Consider following problem from Apostol Chap. 4: 
I did the following proof however later discovered the standard proof involves an auxiliary function, along the lines of the solution outlined here. I was wondering if I made any mistake. Here is the proof:
Without loss of generality let us assume $f_{k}(a)=\max(f_{1}(a),...,f_{m}(a))$
$\therefore f(a)=f_{k}(a)$
Each $f_{i}(.)$ is continuous at $a.$
Take any $\epsilon \gt 0. \therefore \exists \delta_{i} \gt 0 $ such that $|f_{i}(x)-f_{i}(a)|\lt\epsilon \forall x$ such that $|x-a|\lt \delta$. Let $\delta=min(\delta_{1},...,\delta_{m})$
$\therefore \forall x$ such that $|x-a|\lt \delta,$ $|f_{i}(x)-f_{i}(a)|\lt \epsilon, \forall i$.

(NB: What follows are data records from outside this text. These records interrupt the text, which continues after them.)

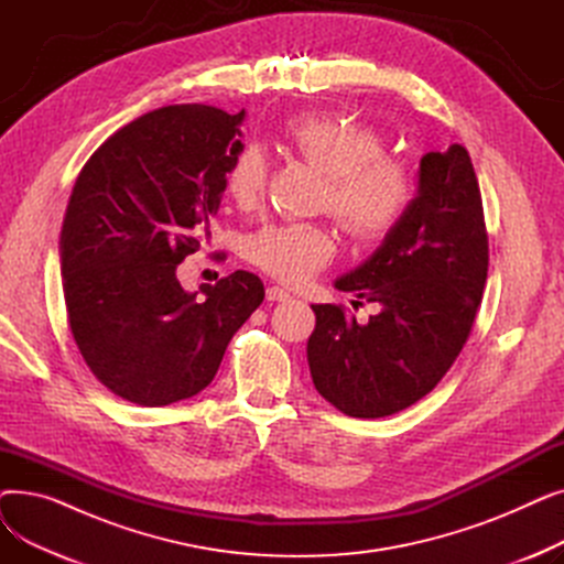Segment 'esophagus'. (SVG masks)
Returning a JSON list of instances; mask_svg holds the SVG:
<instances>
[{"label": "esophagus", "instance_id": "esophagus-1", "mask_svg": "<svg viewBox=\"0 0 564 564\" xmlns=\"http://www.w3.org/2000/svg\"><path fill=\"white\" fill-rule=\"evenodd\" d=\"M264 294H267V300H270V302H290L292 300V294L285 288H279V285H270Z\"/></svg>", "mask_w": 564, "mask_h": 564}]
</instances>
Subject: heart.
Wrapping results in <instances>:
<instances>
[{
	"instance_id": "obj_1",
	"label": "heart",
	"mask_w": 564,
	"mask_h": 564,
	"mask_svg": "<svg viewBox=\"0 0 564 564\" xmlns=\"http://www.w3.org/2000/svg\"><path fill=\"white\" fill-rule=\"evenodd\" d=\"M285 141L304 160L329 175V205L340 224L361 240L387 235L413 198L409 166L383 155V137L366 123L329 111L292 116L283 128ZM267 158L249 143L226 171L228 196L251 210L264 194ZM334 237L317 226L283 221L264 224L245 245L247 258L285 283H306L334 256Z\"/></svg>"
}]
</instances>
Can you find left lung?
Segmentation results:
<instances>
[{
    "mask_svg": "<svg viewBox=\"0 0 564 564\" xmlns=\"http://www.w3.org/2000/svg\"><path fill=\"white\" fill-rule=\"evenodd\" d=\"M489 267L482 198L468 151L427 153L419 192L381 245L334 285L375 302L366 324L313 304L308 368L317 393L354 419H383L425 398L476 319ZM359 306L361 302H351Z\"/></svg>",
    "mask_w": 564,
    "mask_h": 564,
    "instance_id": "1",
    "label": "left lung"
}]
</instances>
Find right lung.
Here are the masks:
<instances>
[{
    "label": "right lung",
    "mask_w": 564,
    "mask_h": 564,
    "mask_svg": "<svg viewBox=\"0 0 564 564\" xmlns=\"http://www.w3.org/2000/svg\"><path fill=\"white\" fill-rule=\"evenodd\" d=\"M247 111L171 105L111 134L77 175L62 237L73 338L105 387L141 406L200 393L262 304L237 270L187 292L177 264L210 237Z\"/></svg>",
    "instance_id": "1"
}]
</instances>
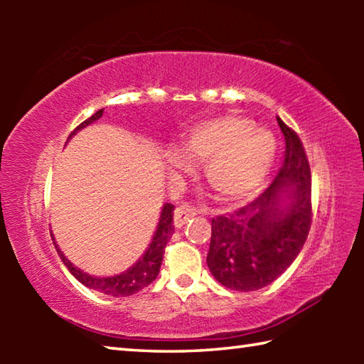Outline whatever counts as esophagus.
Listing matches in <instances>:
<instances>
[{
	"label": "esophagus",
	"mask_w": 364,
	"mask_h": 364,
	"mask_svg": "<svg viewBox=\"0 0 364 364\" xmlns=\"http://www.w3.org/2000/svg\"><path fill=\"white\" fill-rule=\"evenodd\" d=\"M196 217V210L193 207L188 205H181L175 210V217H173V223L176 228H181L183 225H186V221Z\"/></svg>",
	"instance_id": "1"
}]
</instances>
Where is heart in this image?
Wrapping results in <instances>:
<instances>
[{"mask_svg": "<svg viewBox=\"0 0 364 364\" xmlns=\"http://www.w3.org/2000/svg\"><path fill=\"white\" fill-rule=\"evenodd\" d=\"M183 152L168 149V164L188 171L191 162L205 164L210 188L225 200H241L260 188L276 157V139L241 115L202 120L184 134Z\"/></svg>", "mask_w": 364, "mask_h": 364, "instance_id": "b5f03b06", "label": "heart"}]
</instances>
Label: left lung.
<instances>
[{
    "mask_svg": "<svg viewBox=\"0 0 364 364\" xmlns=\"http://www.w3.org/2000/svg\"><path fill=\"white\" fill-rule=\"evenodd\" d=\"M284 162L274 181L239 210L212 218L207 264L232 291H258L276 281L300 254L311 226V171L304 144L279 117Z\"/></svg>",
    "mask_w": 364,
    "mask_h": 364,
    "instance_id": "8db88e82",
    "label": "left lung"
}]
</instances>
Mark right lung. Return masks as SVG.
<instances>
[{"label": "right lung", "instance_id": "1", "mask_svg": "<svg viewBox=\"0 0 364 364\" xmlns=\"http://www.w3.org/2000/svg\"><path fill=\"white\" fill-rule=\"evenodd\" d=\"M102 112L104 109H100L96 114L91 115L90 119H86L83 123H80L75 130L69 134L67 141H69L78 130H82V128L91 125V123L96 122L97 119H101ZM173 210L175 207L171 204H165L162 207V213H160L157 230L154 232L152 241L149 244V247H147V250L144 252V255L141 257L132 268H128L125 273L110 276V278H96V276L83 273L82 269H78L75 264H72L69 260H67V257L56 245V241H54V245H56L58 254L60 257V260H63V263L67 267V269H69L83 286L95 289L97 292L110 295V297H128V295L136 294L141 291V289L147 287L154 279L157 278L160 264H162V260H164L165 247H167V244L171 239V234L175 232Z\"/></svg>", "mask_w": 364, "mask_h": 364}]
</instances>
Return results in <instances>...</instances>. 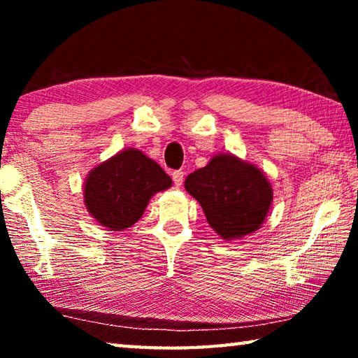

i.e. $(f_{i}(a)-\epsilon)\lt f_{i}(x)\lt (f_{i}(a)+\epsilon), \forall i$
$f_{k}(a)=\max(f_{1}(a),...,f_{m}(a))$ $\therefore (f_{k}(a)+\epsilon) \ge (f_{i}(a)+\epsilon), \forall i$
$\forall x$ $ s.t. |x-a| \lt \delta, f_{k}(x)\lt(f_{k}(a)+\epsilon)$
$\therefore \forall x$ $ s.t. |x-a| \lt \delta, \max(f_{1}(x),...,f_{m}(x))\lt(f_{k}(a)+\epsilon)$ ... (A)
Also, $ \forall x$ $ s.t. |x-a| \lt \delta, f_{k}(x)\gt (f_{k}(a)-\epsilon)$
$\therefore \max(f_{1}(x),...,f_{m}(x))\gt(f_{k}(a)-\epsilon)$... (B)
Combining (A) and (B), $ \forall x$ $ s.t. |x-a|\lt \delta, (f(a)-\epsilon)\lt f(x)\lt (f(a)+\epsilon)$
$\therefore f(x)$ is continuous at $a$.
Is this correct? Thanks a lot in advance for your help.